Expected Utility Theory

[phk]

As a slight departure from the macro heavy focus of this board. I'v decided to post about a micro/behavioral concept called expected utility theory.

It was first developed by Daniel Bernoulli sometime in the 1700s and further expanded upon by John Von Neumann and Oskar Morgenstern who famously wrote the seminal work "Theory of Games" sometime in the 1950s.

Now the question is that how do economists understand individuals preferences in the presence of risk?

Without risk, economists generally believe that individuals have a utility function which can convert ordinal preferences into a real-valued function. This real valued function is the utility function.

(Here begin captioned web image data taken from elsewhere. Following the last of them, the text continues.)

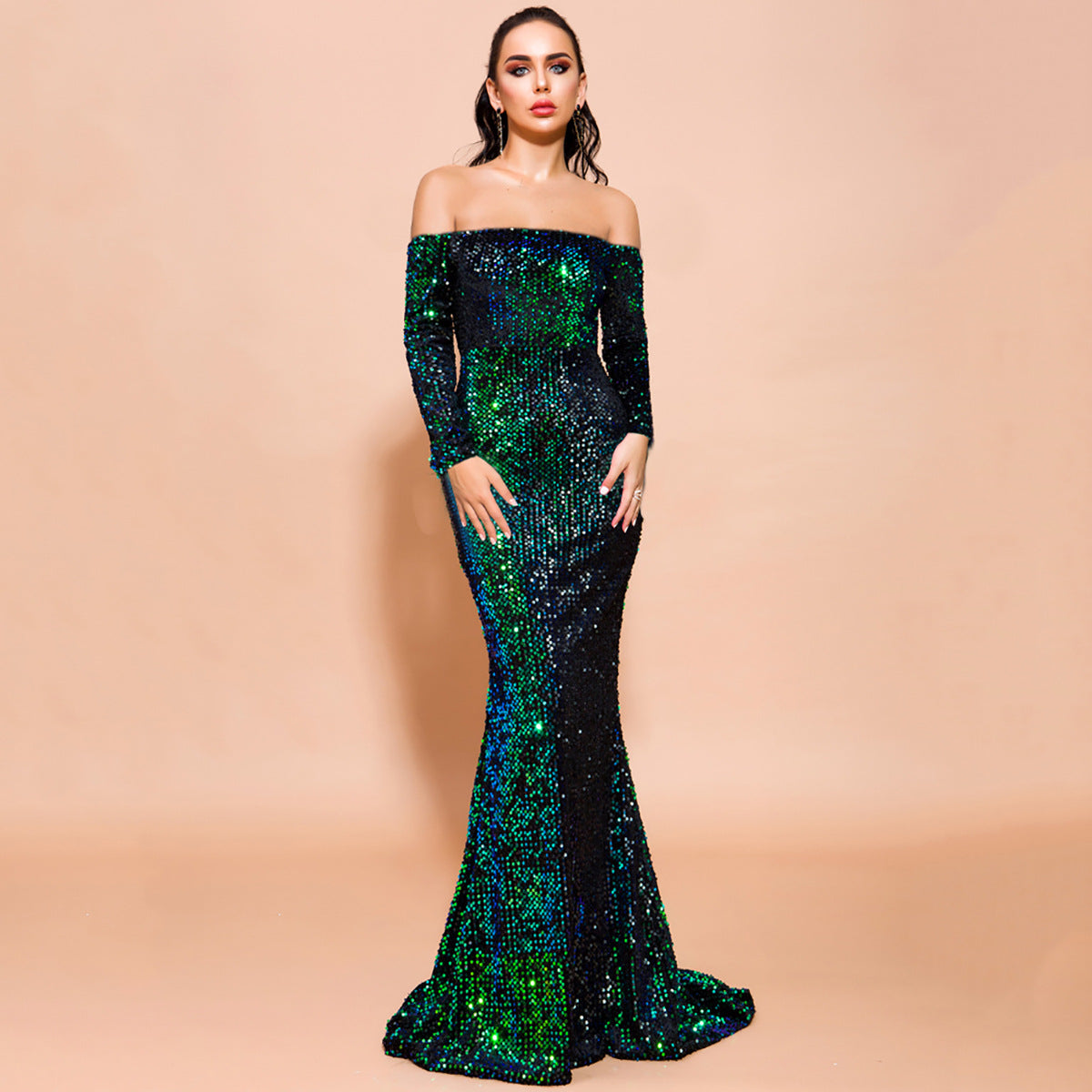 Spring Sexy Tube Top off-Shoulder Long Sleeve Sequined Party Mop Evening Dress for Women Formal Gown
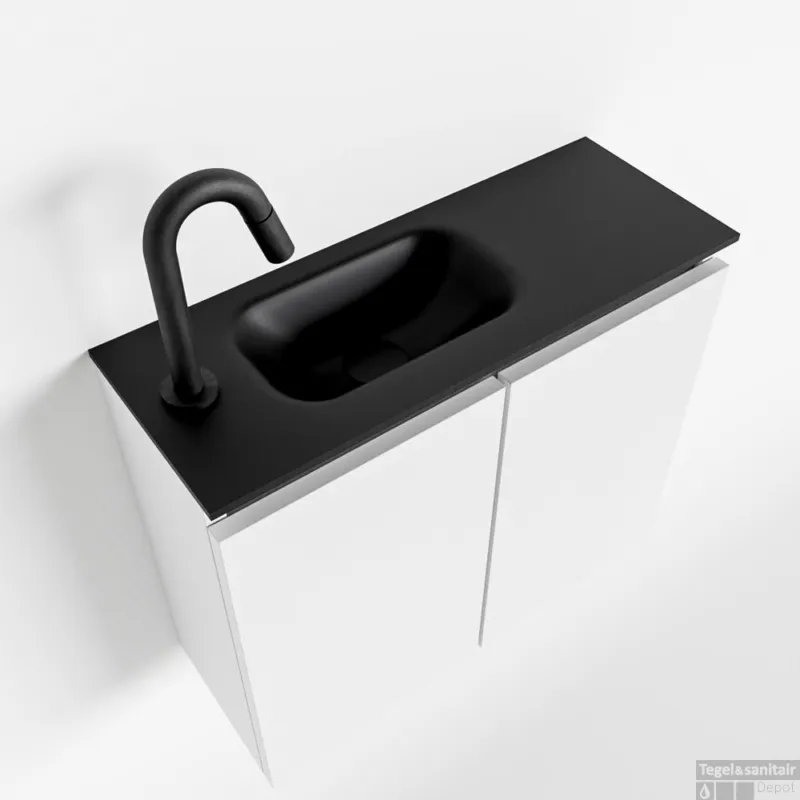 MONDIAZ TURE 60cm toiletmeubel talc. EDEN wastafel urban links 1 kraangat Koopje
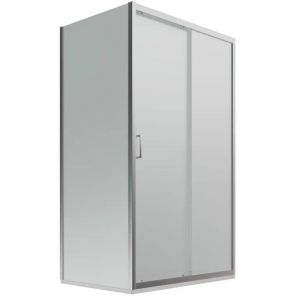 Paroi de douche 80x120 cm Porte coulissante et paroi fixe Profil&eacute;s en aluminium chrom&eacute; Verre opaque 6mm h190 - R&eacute;versible Mod. Lipari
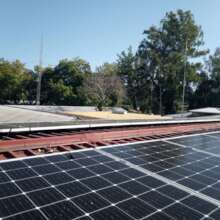 Closer view of new solar panels
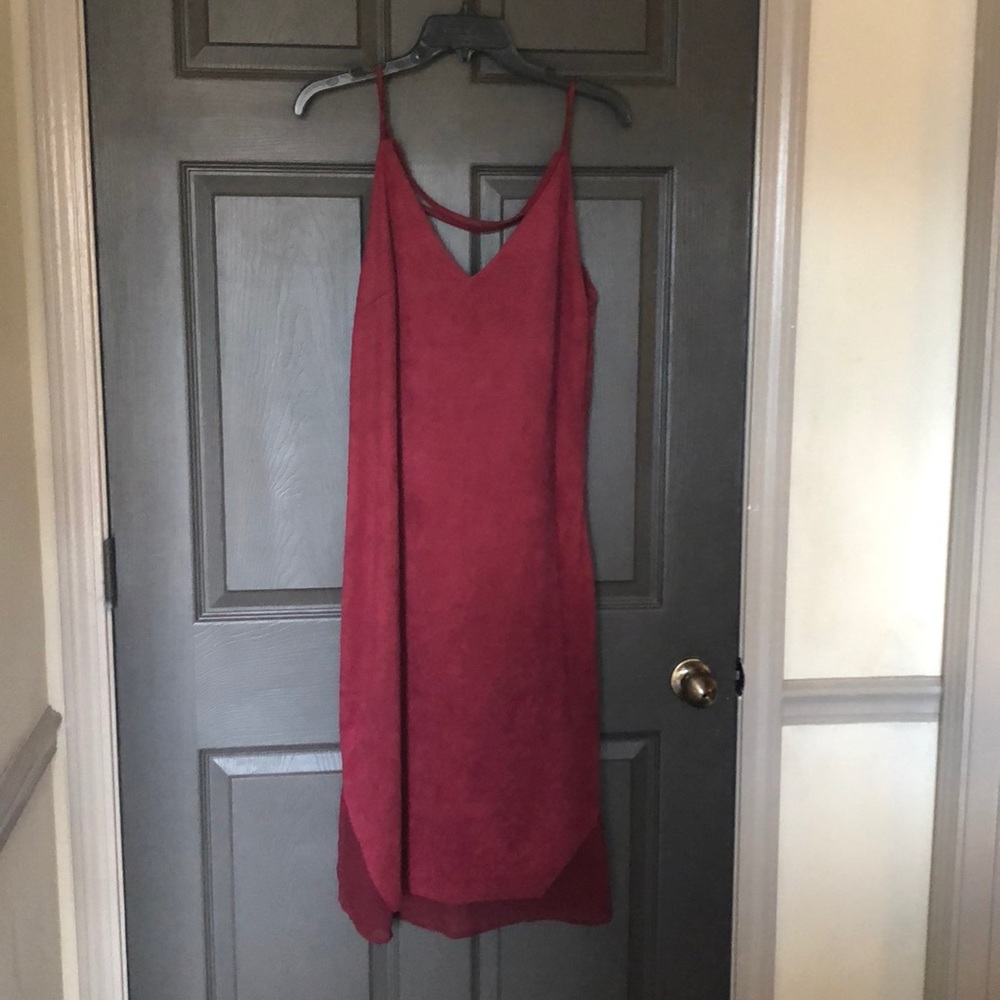 Burgundy spaghetti strap dress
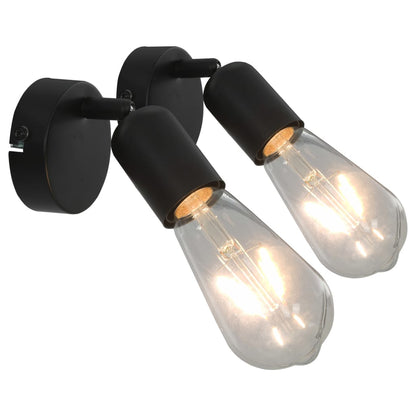 Faretti 2 Pz Con Lampadine A Incandescenza 2 W E27 Nero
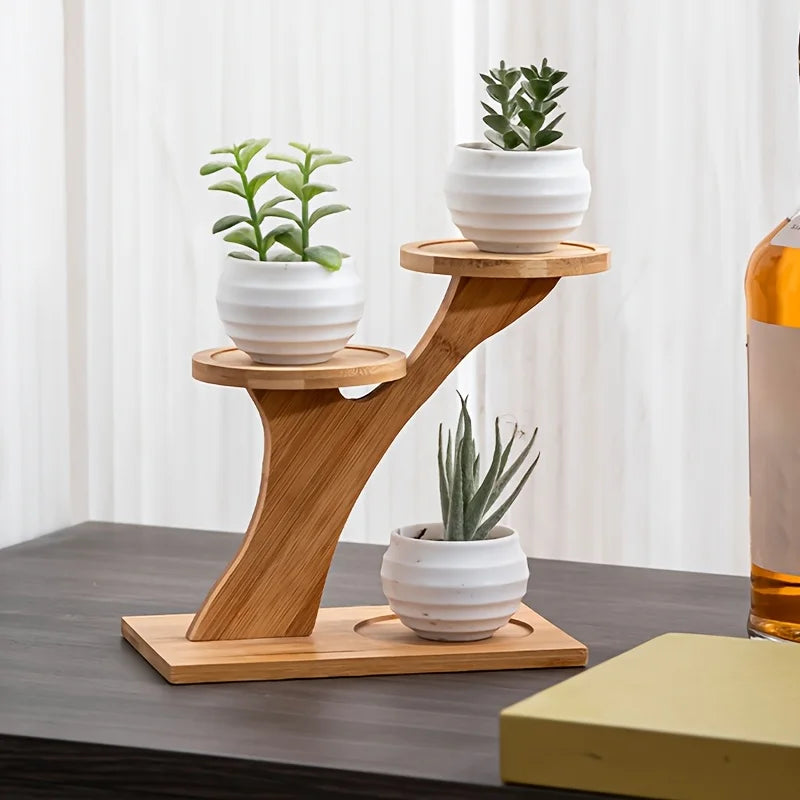 2-Tier Bamboo Stand Shelf Home Office Compact Design Perfect Desktop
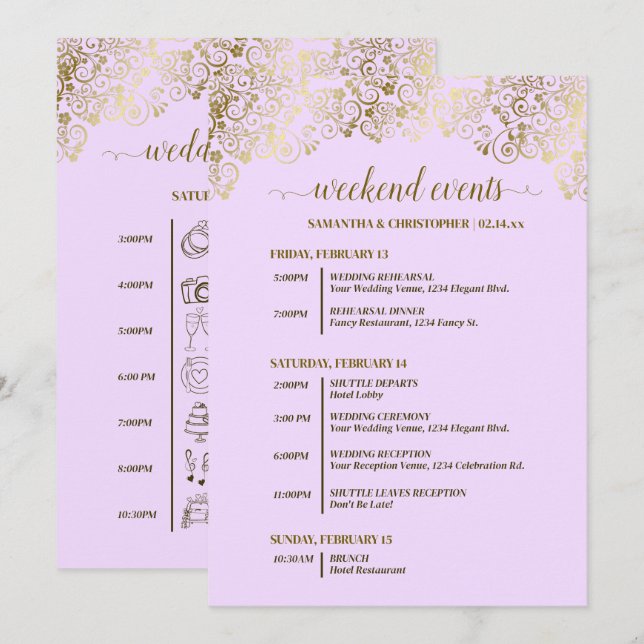 Ornate Lilac & Gold Wedding Events & Timeline Program (Front/Back)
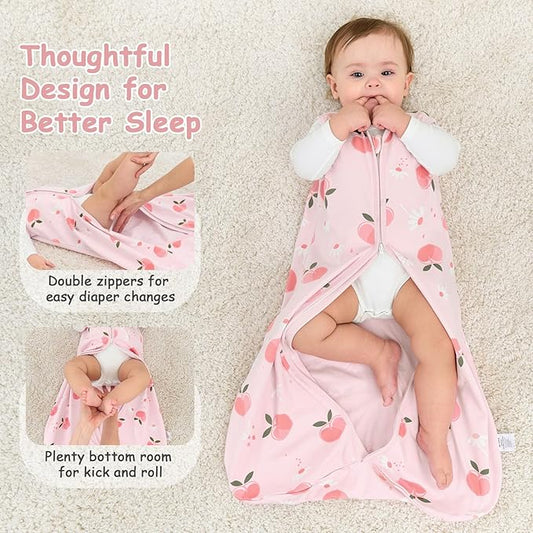 Looxii Baby Sleep Sack 0.5 TOG, 100% Cotton 3 Pack Wearable Blanket Baby Sleep Bag for Newborn Infant, 2-Way Zipper Lightweight Toddler Sleeping Sack 6-12 Months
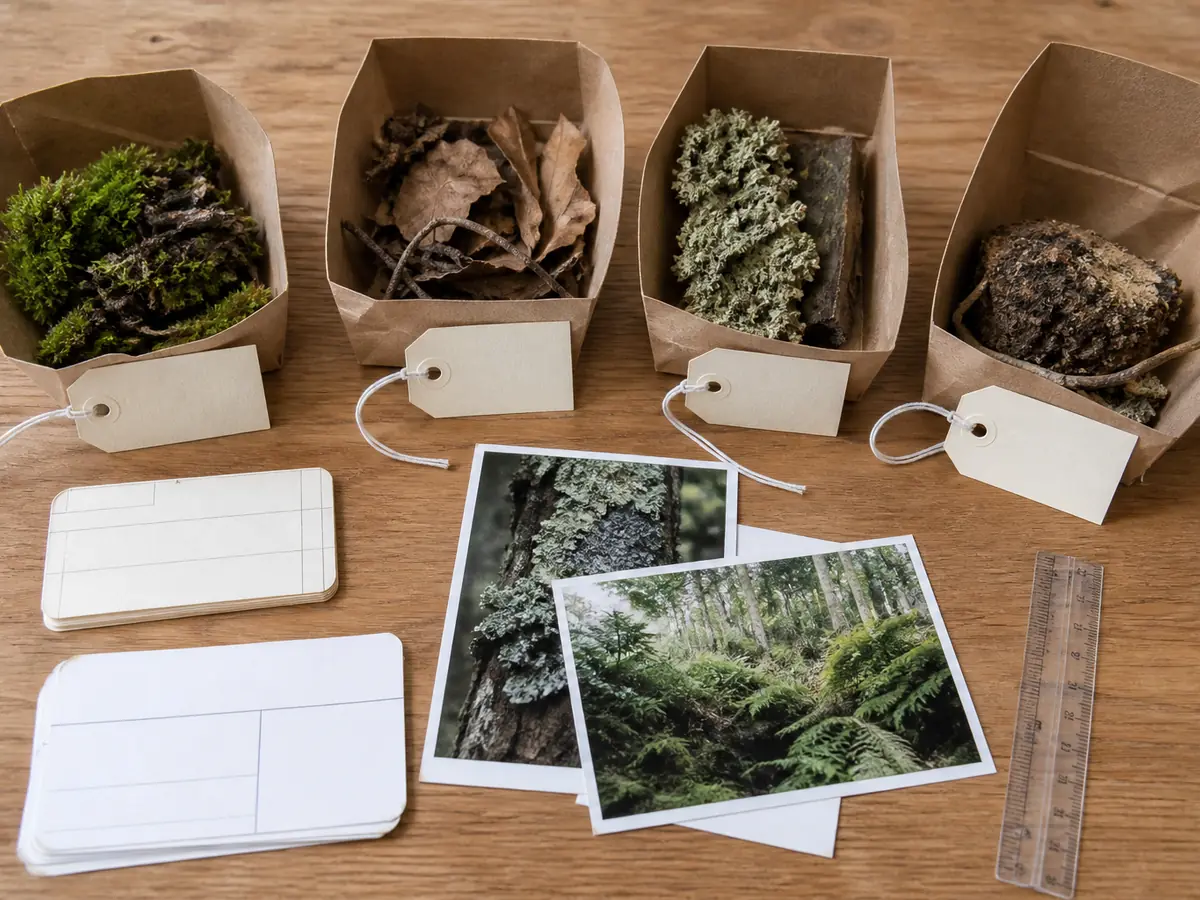 Separate paper containers, field cards, and photographs arranged after a UK woodland walk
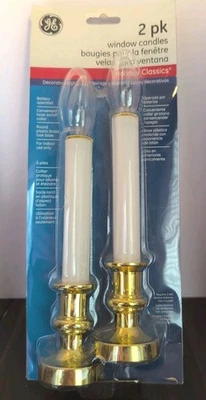 GE Paquete de 2 Velas de Navidad Ventana NUEVO Blanco Transparente 9.25 Pulgadas Batería Interior Nuevo en Paquete Foto 1 de 2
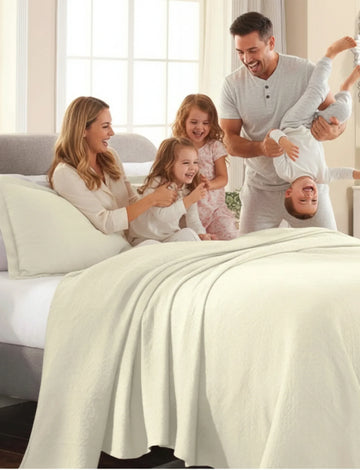 Lightweight Cotton Bedspread Sets 3-Piece Fleur De Lis Jacquard Matelassé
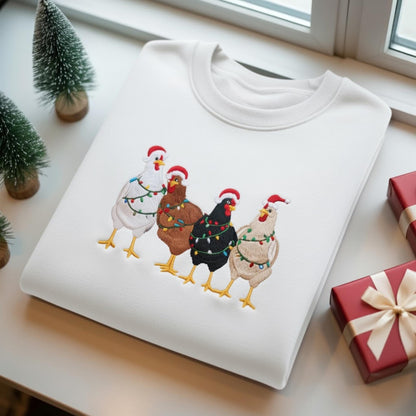 Embroidered Christmas Chickens Sweatshirt, Funny Chicken Christmas Shirt, Holiday Farm Sweatshirt, Farm Lover Xmas Gift
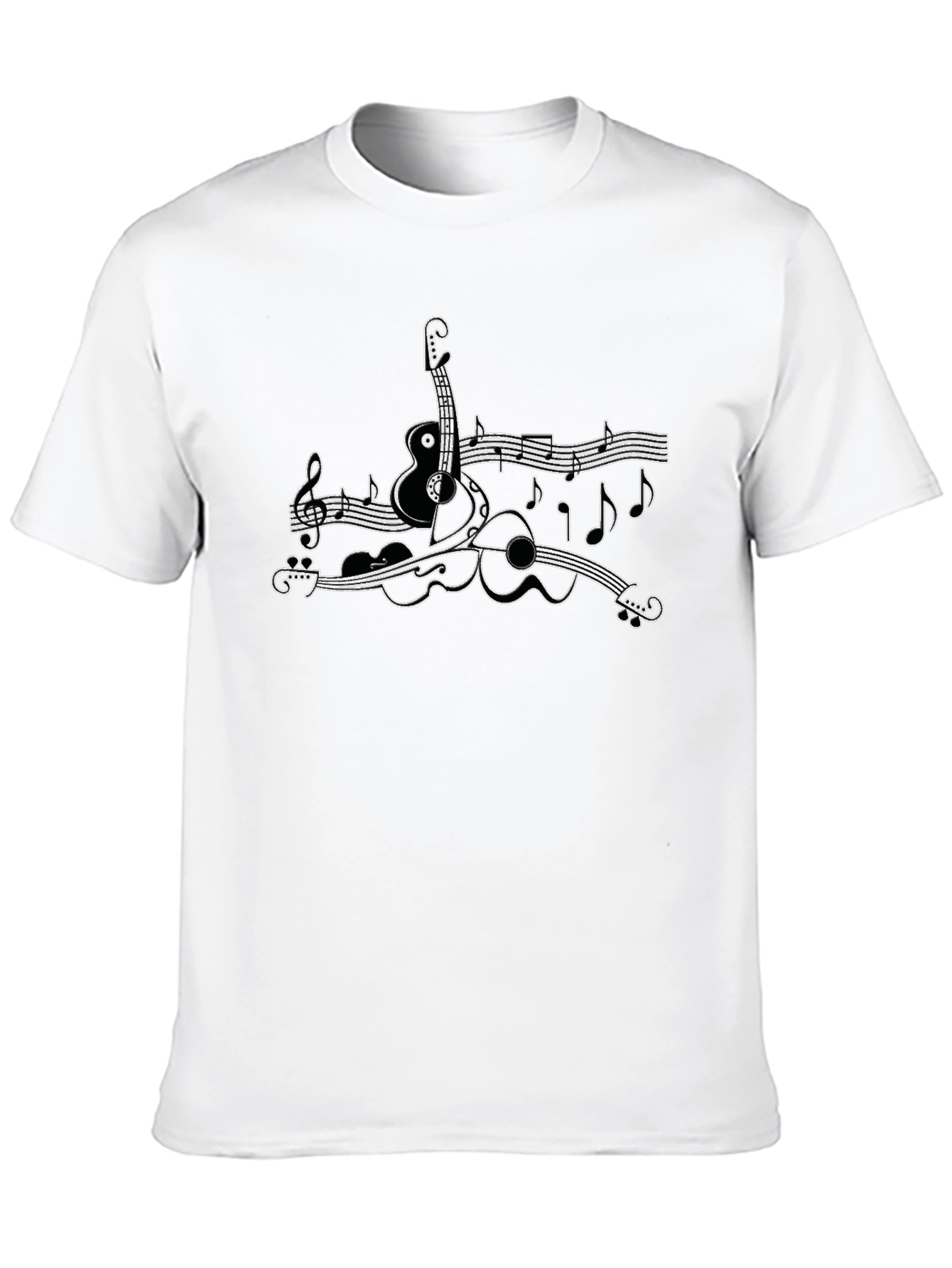 Musical Instruments Graphic Tee - Black Cotton Shirt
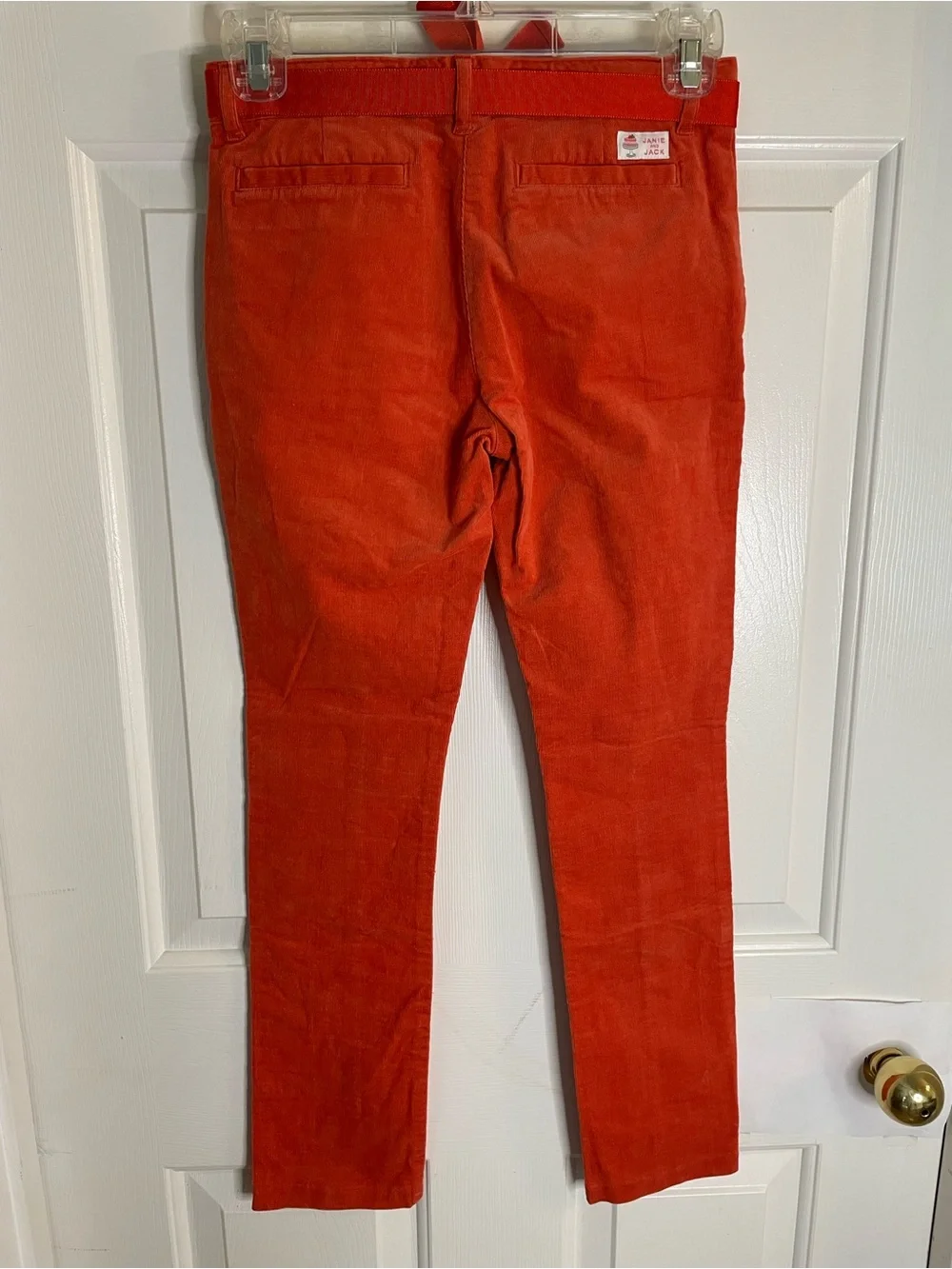 Janie and Jack Orange Corduroy Skinny Pants with Ribbon Size 10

When risk enters into the picture, the expected utility theory (EUT) is used.  The EUT implies that utility functions have the following functional form:

U=Σi piu(xi)

Here there are i states of the world.
In each state of the world, i, the individual receives xi dollars.
The probability of receiving xi is pi.

An individual will prefer one risky lottery over another if their utility is higher in the first lottery compared to the second.

For example, let us assume that there are two lotteries. In lottery A you receive $100 for sure. In lottery B you have a 60% chance of receiving $200 and a 40% chance of receiving $0. Thus your utility in each case would be:

UA= 1*u(100)
UB= .6*u(200)+.4*u(0)

The lottery you choose will be based on your expected utility. Risk neutral individuals have linear utility functions, risk averse individuals have concave utility functions (u”<0) and risk loving individuals have convex utility functions (u”>0).

The foundational underpinnings of the theory are based on 4 axioms: 1) Completeness 2) Transitivity 3) Mixture Continuity and 4) Independence

In order for people to make decisions according to the EUT framework, the 4 axioms must hold.

Let q, r, and s, be defined as the following lotteries: q=(x1,p1; x2,p2;…xn,pn), r=(y1,q1; y2,q2;…yn,qn) and s=(z1,w1; z2,w2;…zn,wn). Also, define aWb to mean that ‘a’ is weakly preferred to ‘b’.

1. Completeness. This entails that for all q, r: either qWr or rWq or both. If the answer is both, then I am indifferent between q and r.

2. Transitivity. If qWr, rWs then qWs.

3. Mixture Continuity. If qWr, rWs then there exists some p such that (q,p; s,1-p)~r.

4. Independence. This requires that if qWr, then (q,p; s,1-p)W(r,p; s,1-p) This means that I prefer tacos to hamburgers for lunch, I will not change my preferences between tacos and hamburgers if I am offered a salad as well. This is the axiom most commonly relaxed when alternatives to EUT are examined.

Are these axioms realistic? Do people actually make decisions according to these rules?

[ag]

A few comments.

1. Bernoulli is a precursor. He predates aything like the formal development of the utility theory (expected or otherwise). Overall, his insight is too far removed to be properly considered the part of the modern theory.

2. You fail to highlight the main feature of vNM approach (as distinct, say, from the Savage approach, etc.): probabilities (beliefs) are viewed as known.

3. The "dollars" here are just an example, not the real money. The proper way of putting it is: let's suppose, for simplicity, that there is only one good and let's call it dollars.

4. Completeness and transitivity (continuity is purely technical and not worth talking about) are necessary for any utility function representation of preferences, expected or non-expected. This is what economists call rationality. Since this is a lot more fundamental then just the EU, let's leave it aside for the moment.

5. Independence is the key assumption here. It's really a linearity assumption: since expectations are linear in probabilities, only linear preferences may be represented w/ expected utilities. Independence provides a nice behavioral interpretation of the mathematical condition.

6. Of course, there are cases when people do not satisfy independence (or any other axiom, for that matter). Look up the Machina or Allais paradoxes, for instance, for intuitive examples of such violations. The theory works pretty well for a whole bunch of applications - and less well for others. Like any model, it's just an approximation. An approximation that allows to use pretty neat technical tools, though: if you can't take expectations, life is harder.